= Short exercise =
Copy the records below word for word, starting at the line that contains "How far is the tire" and continuing through the end of the records, including both ends.

___ Records for this exercise

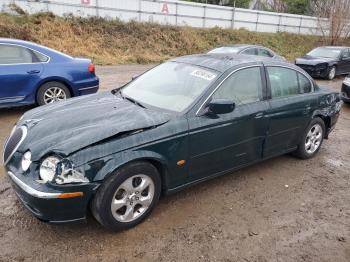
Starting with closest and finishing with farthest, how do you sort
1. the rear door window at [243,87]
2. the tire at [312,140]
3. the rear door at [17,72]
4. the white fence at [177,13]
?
the rear door window at [243,87]
the tire at [312,140]
the rear door at [17,72]
the white fence at [177,13]

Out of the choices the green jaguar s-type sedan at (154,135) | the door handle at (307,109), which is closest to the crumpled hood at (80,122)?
the green jaguar s-type sedan at (154,135)

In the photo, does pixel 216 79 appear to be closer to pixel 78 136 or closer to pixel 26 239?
pixel 78 136

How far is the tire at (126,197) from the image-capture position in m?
3.10

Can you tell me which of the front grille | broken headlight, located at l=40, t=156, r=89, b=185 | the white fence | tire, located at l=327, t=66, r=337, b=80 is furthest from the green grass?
broken headlight, located at l=40, t=156, r=89, b=185

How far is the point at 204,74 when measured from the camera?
4090 millimetres

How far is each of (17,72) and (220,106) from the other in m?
4.44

______

= Expected output =
How far is the tire at (126,197) from the image-capture position in m?
3.10

Can you tell me which of the front grille | broken headlight, located at l=40, t=156, r=89, b=185 | the white fence | tire, located at l=327, t=66, r=337, b=80 is furthest from the green grass?
broken headlight, located at l=40, t=156, r=89, b=185

How far is the point at 204,74 when measured from the camera?
4090 millimetres

How far is each of (17,72) and (220,106) from the other in m?
4.44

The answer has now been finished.